Study design and population

Data for this study was obtained as part of a cross sectional baseline survey conducted for a maternal and newborn intervention hosted at the Makerere University School of public health (MakSPH). The intervention was implemented in Kibuku, Pallisa and Kamuli districts in rural Eastern Uganda. The estimated population in this area is 1,219,172 with an annual population growth rate of 3 %. In July/August 2013, data was collected from the three rural districts using face-to-face interviews from 2237 women who had delivered in the last 12 months irrespective of birth outcomes.

We included women aged 15 to 49 years who had given birth one year prior to the baseline survey. Women whose pregnancies were terminated before 20 weeks and women who were not residents and had not stayed in the community for at least 1 year were excluded from the study. For the purpose of this paper, women with stillbirths were also excluded.

Listed records
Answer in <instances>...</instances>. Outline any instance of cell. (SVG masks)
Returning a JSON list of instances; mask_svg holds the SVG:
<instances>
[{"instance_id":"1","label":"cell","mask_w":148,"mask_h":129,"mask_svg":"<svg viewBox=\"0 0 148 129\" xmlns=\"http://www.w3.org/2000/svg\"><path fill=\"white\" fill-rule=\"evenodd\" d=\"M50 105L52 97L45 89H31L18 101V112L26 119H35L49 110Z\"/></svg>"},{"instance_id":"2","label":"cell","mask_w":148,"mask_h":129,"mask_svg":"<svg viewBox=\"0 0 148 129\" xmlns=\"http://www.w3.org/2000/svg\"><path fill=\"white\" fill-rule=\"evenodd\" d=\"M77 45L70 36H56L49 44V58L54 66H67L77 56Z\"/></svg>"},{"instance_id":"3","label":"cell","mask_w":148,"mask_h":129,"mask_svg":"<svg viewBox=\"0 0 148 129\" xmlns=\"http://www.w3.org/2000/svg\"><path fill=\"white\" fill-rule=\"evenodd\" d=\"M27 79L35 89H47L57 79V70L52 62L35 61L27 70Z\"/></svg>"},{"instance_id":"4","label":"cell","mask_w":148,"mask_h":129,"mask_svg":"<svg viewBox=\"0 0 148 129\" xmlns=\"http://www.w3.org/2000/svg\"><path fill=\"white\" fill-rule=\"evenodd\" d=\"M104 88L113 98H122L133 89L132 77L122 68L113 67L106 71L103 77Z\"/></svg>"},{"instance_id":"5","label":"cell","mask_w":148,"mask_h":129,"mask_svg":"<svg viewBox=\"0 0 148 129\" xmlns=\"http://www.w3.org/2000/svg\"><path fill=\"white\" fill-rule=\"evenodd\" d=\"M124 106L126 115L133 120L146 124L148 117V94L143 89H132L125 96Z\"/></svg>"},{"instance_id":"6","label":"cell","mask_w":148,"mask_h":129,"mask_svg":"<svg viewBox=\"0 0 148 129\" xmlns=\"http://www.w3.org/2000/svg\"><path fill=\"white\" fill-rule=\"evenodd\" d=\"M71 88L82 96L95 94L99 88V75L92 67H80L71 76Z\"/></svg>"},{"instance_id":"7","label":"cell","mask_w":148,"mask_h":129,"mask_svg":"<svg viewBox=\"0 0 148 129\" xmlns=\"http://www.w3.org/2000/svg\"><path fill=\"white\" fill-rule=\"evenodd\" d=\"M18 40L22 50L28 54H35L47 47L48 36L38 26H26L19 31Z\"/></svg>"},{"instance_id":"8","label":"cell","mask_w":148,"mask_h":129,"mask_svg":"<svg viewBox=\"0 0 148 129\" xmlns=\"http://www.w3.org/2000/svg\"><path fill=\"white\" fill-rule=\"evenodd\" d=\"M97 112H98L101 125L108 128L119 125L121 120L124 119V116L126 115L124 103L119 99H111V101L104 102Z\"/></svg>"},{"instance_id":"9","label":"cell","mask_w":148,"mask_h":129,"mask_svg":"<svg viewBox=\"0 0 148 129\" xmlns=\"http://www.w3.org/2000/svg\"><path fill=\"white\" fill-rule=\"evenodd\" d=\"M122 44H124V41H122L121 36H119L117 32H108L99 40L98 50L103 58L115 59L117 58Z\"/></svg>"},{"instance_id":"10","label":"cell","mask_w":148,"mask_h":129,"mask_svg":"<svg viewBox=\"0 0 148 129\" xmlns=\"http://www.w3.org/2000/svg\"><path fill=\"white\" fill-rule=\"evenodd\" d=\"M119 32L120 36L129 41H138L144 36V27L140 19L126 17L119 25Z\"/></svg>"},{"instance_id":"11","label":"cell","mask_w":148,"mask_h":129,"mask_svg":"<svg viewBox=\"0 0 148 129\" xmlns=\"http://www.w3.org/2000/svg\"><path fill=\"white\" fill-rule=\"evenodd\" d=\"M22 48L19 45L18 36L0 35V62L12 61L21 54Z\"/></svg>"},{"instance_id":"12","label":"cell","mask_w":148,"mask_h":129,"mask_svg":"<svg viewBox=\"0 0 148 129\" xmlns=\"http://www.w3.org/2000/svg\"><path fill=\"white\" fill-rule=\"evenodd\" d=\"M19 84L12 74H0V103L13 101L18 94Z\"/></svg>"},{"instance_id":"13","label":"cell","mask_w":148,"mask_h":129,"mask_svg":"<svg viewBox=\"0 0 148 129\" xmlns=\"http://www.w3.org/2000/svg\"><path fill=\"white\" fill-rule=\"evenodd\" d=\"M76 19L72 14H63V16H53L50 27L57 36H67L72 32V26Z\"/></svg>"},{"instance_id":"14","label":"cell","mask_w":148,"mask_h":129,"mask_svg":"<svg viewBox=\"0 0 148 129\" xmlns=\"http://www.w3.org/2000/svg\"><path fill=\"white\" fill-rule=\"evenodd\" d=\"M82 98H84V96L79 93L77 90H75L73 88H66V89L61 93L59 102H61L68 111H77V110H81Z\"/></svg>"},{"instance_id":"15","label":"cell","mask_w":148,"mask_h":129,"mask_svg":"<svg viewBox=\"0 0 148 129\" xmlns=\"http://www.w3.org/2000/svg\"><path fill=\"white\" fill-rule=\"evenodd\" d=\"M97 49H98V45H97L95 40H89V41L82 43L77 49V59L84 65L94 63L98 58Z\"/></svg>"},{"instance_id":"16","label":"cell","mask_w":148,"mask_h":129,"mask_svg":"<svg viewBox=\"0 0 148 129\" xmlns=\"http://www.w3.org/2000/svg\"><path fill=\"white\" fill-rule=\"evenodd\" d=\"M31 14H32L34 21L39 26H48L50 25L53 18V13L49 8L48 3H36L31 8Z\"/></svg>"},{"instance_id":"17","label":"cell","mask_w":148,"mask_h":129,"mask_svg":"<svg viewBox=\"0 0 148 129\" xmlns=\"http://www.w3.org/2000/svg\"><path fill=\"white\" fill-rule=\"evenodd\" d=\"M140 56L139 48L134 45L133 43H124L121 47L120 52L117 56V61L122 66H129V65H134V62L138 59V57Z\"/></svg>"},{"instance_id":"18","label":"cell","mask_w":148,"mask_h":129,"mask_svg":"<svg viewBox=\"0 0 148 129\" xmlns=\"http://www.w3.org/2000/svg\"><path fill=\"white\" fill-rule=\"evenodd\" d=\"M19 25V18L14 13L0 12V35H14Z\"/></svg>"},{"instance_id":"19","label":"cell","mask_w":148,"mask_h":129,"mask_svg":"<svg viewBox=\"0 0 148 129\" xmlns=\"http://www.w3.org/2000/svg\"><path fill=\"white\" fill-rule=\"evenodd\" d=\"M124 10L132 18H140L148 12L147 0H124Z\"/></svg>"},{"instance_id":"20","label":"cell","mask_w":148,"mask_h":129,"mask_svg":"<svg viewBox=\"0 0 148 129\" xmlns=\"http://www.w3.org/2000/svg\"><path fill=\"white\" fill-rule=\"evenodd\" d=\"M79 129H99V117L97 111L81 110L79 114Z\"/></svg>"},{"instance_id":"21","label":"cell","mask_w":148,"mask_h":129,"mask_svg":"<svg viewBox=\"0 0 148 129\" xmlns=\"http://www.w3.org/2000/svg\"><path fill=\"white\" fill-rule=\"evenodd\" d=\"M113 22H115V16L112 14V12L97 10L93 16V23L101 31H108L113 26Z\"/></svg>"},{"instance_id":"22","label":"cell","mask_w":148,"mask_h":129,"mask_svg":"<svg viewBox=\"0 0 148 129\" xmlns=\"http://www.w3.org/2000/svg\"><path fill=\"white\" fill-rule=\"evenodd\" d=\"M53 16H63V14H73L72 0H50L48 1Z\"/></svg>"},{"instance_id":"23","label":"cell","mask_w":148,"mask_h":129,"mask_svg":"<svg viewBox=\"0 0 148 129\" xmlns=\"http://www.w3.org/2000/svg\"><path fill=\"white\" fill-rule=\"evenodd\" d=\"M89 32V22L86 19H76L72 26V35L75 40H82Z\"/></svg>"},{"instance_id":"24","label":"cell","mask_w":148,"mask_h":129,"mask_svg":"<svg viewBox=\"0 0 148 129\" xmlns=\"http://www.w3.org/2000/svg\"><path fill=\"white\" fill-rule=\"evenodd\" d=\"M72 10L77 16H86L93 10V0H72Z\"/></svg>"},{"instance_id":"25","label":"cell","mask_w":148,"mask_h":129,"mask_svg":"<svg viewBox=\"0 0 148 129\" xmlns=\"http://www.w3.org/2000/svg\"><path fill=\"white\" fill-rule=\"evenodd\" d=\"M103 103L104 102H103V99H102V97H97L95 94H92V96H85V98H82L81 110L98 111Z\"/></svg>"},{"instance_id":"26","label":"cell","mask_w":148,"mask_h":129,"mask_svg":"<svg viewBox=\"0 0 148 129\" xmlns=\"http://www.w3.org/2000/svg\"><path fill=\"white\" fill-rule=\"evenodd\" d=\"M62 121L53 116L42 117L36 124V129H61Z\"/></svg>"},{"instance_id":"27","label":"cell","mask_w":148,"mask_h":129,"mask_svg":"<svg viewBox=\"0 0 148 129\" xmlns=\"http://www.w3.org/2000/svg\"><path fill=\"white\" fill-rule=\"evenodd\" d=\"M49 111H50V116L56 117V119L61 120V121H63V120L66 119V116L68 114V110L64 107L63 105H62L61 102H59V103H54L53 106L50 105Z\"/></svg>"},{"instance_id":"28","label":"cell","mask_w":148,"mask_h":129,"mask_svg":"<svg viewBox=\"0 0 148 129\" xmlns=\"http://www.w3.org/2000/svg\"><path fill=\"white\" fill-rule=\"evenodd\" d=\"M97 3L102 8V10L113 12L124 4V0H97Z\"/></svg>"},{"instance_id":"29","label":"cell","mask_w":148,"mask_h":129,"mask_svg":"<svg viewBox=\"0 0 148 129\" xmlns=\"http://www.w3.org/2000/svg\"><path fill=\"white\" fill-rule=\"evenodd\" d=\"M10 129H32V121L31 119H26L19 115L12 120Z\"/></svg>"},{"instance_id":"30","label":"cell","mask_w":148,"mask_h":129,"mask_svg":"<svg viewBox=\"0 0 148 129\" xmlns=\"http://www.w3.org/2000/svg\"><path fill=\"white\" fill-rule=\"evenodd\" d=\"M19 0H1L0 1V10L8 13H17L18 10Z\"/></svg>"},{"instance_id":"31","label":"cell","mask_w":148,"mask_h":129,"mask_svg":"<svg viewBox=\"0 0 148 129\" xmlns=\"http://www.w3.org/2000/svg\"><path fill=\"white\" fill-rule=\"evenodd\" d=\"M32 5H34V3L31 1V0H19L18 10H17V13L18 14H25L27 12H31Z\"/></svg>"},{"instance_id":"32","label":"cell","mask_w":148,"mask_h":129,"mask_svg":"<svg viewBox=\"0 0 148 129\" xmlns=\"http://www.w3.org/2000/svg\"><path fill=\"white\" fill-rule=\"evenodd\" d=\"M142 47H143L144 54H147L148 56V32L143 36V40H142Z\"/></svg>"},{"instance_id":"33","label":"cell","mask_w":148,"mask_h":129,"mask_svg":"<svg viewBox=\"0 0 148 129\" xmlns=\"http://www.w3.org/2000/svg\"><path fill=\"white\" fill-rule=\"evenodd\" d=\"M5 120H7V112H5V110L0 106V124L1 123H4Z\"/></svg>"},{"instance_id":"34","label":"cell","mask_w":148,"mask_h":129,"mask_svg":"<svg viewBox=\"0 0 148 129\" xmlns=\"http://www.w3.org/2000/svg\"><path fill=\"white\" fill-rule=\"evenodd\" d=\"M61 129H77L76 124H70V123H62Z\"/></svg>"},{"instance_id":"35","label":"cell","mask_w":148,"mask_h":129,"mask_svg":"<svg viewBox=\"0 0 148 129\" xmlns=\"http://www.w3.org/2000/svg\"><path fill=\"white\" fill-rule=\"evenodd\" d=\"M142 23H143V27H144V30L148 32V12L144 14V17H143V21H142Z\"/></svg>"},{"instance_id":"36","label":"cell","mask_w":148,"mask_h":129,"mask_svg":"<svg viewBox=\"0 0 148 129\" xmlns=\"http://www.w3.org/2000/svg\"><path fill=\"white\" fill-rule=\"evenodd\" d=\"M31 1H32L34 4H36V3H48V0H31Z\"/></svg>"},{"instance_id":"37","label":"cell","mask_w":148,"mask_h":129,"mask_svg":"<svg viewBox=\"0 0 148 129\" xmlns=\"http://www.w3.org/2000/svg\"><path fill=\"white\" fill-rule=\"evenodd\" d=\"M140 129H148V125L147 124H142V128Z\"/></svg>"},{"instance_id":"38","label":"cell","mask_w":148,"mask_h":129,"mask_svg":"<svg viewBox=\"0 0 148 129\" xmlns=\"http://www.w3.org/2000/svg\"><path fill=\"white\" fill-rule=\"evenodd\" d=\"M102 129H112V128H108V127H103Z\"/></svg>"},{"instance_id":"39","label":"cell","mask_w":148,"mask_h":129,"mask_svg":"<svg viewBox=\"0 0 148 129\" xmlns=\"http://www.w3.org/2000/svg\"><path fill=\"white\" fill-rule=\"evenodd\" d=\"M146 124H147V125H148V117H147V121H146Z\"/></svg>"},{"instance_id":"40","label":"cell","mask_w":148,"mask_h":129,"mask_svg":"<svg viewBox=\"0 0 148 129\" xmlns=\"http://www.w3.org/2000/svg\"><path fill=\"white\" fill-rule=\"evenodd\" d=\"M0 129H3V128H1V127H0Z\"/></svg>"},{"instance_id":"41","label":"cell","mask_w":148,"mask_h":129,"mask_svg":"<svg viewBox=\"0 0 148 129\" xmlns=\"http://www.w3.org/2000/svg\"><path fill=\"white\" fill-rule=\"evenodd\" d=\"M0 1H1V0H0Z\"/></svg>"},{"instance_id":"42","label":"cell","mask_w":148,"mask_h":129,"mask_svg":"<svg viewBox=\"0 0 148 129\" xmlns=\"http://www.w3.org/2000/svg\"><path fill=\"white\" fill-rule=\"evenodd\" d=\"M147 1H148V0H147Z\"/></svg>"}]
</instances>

Task 1
According to the study design text, how many women were interviewed face-to-face in July/August 2013?
Task 2
List every district where the study design text says the intervention was carried out.
Task 3
From the study design text, extract the passage that begins at the words "Study design and" and stops after the words "of birth outcomes.".
The material after the study design text stands apart from it.

Response box 1
2237 women

Response box 2
Kibuku, Pallisa, Kamuli

Response box 3
Study design and population

Data for this study was obtained as part of a cross sectional baseline survey conducted for a maternal and newborn intervention hosted at the Makerere University School of public health (MakSPH). The intervention was implemented in Kibuku, Pallisa and Kamuli districts in rural Eastern Uganda. The estimated population in this area is 1,219,172 with an annual population growth rate of 3 %. In July/August 2013, data was collected from the three rural districts using face-to-face interviews from 2237 women who had delivered in the last 12 months irrespective of birth outcomes.